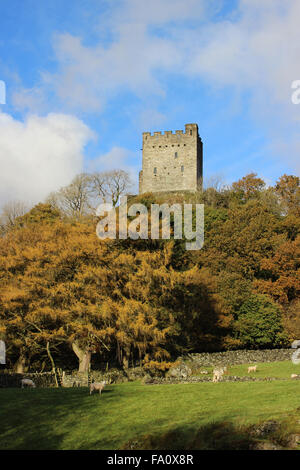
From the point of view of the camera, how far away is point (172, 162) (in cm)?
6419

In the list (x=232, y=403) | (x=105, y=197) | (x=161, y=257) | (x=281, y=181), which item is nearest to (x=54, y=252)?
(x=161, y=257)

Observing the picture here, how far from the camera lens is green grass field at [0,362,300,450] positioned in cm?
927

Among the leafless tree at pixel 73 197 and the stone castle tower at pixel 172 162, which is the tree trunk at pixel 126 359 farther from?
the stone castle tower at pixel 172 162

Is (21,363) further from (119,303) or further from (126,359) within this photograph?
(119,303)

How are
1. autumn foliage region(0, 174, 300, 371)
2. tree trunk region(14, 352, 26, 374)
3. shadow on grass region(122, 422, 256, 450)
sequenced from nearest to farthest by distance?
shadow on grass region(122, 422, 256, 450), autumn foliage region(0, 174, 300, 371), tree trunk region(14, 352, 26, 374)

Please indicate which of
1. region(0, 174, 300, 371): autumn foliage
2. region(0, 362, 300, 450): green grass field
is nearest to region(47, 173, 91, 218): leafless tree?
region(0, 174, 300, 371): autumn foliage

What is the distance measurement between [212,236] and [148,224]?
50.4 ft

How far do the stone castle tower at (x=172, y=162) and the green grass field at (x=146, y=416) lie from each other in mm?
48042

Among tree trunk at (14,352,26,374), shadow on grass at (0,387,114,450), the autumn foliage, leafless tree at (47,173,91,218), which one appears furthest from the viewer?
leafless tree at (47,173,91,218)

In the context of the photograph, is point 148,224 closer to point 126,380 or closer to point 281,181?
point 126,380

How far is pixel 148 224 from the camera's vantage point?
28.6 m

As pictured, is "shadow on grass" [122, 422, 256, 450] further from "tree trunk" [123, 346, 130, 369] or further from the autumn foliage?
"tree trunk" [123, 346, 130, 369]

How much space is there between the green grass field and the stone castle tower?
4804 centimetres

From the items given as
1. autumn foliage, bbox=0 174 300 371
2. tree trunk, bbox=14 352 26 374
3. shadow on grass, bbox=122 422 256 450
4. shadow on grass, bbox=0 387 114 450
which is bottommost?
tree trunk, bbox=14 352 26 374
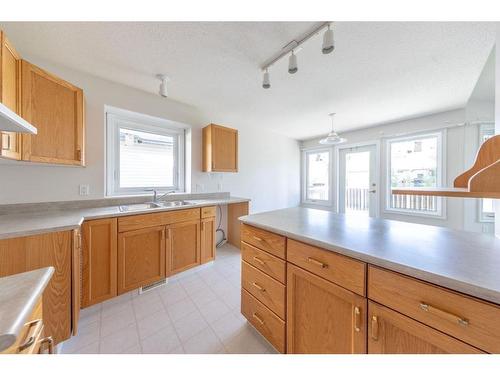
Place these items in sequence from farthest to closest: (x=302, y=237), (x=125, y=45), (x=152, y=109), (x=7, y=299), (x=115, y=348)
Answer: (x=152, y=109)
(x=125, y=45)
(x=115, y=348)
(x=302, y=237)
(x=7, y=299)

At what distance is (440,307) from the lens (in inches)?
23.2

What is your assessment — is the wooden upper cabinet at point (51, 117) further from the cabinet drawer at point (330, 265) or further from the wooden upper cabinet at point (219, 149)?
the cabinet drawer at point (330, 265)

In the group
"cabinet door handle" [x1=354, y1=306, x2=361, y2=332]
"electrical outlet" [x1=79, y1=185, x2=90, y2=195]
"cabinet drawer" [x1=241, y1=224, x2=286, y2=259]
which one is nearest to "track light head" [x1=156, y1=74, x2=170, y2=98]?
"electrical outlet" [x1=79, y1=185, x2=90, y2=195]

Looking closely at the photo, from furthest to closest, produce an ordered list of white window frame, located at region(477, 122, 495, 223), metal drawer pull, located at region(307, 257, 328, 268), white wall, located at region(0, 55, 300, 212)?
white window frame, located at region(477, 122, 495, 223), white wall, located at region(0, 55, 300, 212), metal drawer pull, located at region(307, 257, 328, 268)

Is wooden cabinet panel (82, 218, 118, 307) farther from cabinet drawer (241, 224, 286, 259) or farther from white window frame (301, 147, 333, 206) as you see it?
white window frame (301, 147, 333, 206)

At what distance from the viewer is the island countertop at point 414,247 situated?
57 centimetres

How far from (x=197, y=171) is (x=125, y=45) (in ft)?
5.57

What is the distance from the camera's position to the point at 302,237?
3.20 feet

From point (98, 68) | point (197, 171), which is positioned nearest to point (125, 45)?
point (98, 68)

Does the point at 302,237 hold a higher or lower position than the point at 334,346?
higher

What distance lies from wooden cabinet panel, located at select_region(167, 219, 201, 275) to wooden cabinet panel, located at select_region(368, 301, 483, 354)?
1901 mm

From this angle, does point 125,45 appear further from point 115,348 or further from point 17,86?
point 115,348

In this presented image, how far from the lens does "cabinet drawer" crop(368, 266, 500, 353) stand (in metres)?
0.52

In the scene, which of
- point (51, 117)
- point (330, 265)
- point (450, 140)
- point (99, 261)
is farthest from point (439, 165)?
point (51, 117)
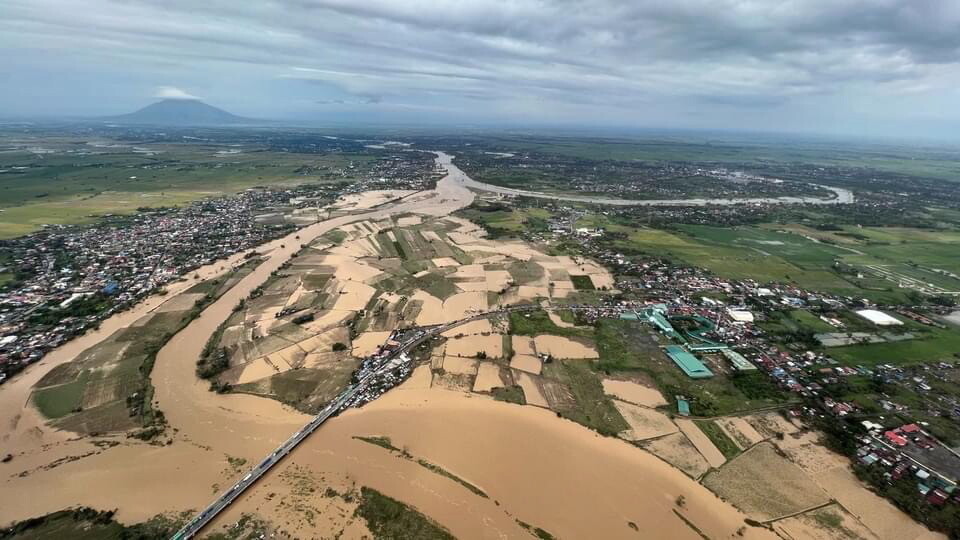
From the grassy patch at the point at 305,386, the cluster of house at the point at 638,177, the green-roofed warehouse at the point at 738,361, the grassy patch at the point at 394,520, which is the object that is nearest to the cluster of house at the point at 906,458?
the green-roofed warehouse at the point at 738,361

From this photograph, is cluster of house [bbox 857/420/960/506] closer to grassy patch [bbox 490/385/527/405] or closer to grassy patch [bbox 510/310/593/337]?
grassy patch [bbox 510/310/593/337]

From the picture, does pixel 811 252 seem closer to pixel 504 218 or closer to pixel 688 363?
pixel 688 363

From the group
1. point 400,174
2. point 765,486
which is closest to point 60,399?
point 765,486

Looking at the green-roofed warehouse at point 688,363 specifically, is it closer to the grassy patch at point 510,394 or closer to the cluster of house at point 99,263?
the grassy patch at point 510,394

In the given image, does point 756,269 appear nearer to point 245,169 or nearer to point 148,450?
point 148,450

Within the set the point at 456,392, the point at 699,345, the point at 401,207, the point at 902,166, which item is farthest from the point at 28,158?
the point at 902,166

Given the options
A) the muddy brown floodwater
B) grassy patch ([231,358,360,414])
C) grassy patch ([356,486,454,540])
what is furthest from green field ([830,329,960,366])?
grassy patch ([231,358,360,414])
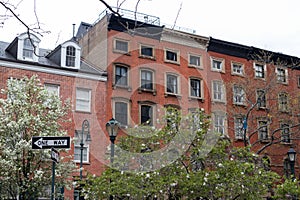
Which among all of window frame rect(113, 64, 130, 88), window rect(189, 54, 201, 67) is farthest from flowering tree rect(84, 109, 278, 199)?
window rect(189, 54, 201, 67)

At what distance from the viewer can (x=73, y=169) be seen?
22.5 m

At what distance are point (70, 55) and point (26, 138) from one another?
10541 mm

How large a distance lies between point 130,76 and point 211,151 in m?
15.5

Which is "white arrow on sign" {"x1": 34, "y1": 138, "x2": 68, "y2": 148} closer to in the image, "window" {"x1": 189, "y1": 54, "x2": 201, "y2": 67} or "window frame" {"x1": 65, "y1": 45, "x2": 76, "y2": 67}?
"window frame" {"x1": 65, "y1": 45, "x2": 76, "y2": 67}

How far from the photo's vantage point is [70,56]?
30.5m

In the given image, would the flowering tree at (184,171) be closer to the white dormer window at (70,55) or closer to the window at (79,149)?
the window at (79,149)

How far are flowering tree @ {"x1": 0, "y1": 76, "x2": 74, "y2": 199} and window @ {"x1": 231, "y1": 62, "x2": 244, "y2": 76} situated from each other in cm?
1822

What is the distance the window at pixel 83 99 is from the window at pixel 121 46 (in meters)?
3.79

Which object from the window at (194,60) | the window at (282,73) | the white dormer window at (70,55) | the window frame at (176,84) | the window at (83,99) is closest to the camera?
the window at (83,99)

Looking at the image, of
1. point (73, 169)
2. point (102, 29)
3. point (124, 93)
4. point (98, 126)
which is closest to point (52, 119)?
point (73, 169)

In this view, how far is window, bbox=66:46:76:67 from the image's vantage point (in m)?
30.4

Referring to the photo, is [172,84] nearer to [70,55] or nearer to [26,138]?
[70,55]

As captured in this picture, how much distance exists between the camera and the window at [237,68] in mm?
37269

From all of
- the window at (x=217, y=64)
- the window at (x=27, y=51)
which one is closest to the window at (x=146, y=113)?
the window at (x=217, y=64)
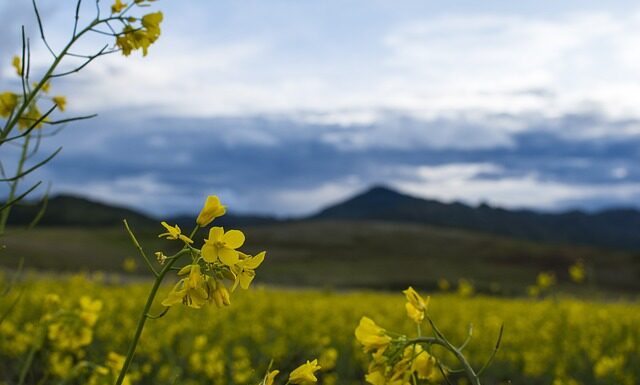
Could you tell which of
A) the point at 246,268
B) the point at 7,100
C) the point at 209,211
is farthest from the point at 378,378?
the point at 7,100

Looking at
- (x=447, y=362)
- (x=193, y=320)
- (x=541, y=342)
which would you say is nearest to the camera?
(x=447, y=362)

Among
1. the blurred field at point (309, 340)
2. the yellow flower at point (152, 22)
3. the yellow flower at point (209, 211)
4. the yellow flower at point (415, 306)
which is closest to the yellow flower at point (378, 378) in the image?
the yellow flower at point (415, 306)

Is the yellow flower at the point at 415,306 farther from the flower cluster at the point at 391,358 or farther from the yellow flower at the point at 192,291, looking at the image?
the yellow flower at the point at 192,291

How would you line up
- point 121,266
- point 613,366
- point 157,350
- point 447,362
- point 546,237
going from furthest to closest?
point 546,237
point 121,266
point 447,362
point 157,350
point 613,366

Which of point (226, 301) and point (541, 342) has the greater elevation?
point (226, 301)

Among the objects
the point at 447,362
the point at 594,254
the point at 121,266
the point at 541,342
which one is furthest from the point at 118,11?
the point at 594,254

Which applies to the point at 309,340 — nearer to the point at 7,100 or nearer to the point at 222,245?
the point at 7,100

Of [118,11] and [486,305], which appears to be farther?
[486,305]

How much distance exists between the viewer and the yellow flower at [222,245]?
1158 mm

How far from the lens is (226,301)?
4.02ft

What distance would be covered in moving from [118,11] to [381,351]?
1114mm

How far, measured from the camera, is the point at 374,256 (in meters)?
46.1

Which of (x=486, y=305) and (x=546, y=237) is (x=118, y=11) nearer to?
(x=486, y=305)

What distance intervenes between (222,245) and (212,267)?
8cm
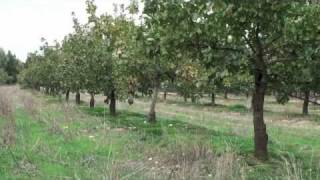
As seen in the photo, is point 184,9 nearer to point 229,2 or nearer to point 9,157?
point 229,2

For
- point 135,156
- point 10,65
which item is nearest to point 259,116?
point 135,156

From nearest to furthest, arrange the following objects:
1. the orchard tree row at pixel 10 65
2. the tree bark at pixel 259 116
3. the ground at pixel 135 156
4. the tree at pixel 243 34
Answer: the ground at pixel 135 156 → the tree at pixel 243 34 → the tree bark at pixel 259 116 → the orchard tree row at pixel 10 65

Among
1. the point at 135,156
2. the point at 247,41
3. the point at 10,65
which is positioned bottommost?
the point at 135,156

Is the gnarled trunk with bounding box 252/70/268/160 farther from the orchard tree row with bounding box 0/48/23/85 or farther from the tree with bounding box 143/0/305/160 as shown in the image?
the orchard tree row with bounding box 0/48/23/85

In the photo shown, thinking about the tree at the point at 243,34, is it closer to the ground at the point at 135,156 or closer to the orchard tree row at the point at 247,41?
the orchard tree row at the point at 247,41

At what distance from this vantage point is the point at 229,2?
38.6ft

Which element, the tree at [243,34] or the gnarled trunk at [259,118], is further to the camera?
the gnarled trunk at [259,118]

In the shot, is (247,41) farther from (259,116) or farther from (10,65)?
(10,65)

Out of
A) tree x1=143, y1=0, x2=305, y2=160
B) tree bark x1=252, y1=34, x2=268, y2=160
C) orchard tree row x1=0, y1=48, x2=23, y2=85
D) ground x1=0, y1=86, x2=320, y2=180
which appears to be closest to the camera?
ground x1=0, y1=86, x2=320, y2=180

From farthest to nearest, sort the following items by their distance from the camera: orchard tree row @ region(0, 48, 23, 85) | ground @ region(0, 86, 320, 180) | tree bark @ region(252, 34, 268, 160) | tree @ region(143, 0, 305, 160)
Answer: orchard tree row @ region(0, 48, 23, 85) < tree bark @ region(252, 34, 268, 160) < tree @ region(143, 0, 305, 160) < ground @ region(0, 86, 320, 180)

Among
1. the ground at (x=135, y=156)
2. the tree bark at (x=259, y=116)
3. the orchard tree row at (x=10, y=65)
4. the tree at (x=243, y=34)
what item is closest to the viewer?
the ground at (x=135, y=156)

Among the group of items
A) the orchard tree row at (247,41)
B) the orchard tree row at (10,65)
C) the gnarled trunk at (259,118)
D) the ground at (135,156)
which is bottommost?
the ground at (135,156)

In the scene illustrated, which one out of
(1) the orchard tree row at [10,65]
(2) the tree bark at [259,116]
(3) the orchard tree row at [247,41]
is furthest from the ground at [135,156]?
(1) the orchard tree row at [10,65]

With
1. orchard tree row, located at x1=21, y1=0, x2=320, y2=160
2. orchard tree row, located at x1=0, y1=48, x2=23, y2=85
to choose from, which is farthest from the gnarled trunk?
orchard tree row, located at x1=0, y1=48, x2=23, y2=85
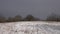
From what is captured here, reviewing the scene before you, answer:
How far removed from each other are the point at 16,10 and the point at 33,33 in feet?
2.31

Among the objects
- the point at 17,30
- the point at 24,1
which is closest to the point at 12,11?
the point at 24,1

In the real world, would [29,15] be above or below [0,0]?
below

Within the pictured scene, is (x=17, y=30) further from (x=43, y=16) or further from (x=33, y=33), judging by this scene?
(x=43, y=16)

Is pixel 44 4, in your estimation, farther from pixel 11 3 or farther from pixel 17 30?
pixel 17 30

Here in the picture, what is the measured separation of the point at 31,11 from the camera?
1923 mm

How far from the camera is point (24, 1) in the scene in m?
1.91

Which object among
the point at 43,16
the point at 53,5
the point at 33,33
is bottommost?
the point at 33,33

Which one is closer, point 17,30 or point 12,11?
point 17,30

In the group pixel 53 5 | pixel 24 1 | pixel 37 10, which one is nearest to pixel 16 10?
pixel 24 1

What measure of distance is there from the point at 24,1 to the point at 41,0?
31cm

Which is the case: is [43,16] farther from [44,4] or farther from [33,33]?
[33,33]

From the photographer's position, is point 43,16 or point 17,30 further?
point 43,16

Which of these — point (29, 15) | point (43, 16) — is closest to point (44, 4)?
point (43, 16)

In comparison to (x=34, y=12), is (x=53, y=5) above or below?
=-=-=-=-=
## Given request
Select every line of the items above that contains the word "flowering", and copy each one out in full.

## Result
Which among all of window frame rect(113, 64, 130, 88), window rect(189, 54, 201, 67) is farthest from flowering tree rect(84, 109, 278, 199)?
In the given image, would the flowering tree at (184,171) be closer to the white dormer window at (70,55) or closer to the window at (79,149)?
How far are flowering tree @ {"x1": 0, "y1": 76, "x2": 74, "y2": 199} and window @ {"x1": 231, "y1": 62, "x2": 244, "y2": 76} situated from each other in cm?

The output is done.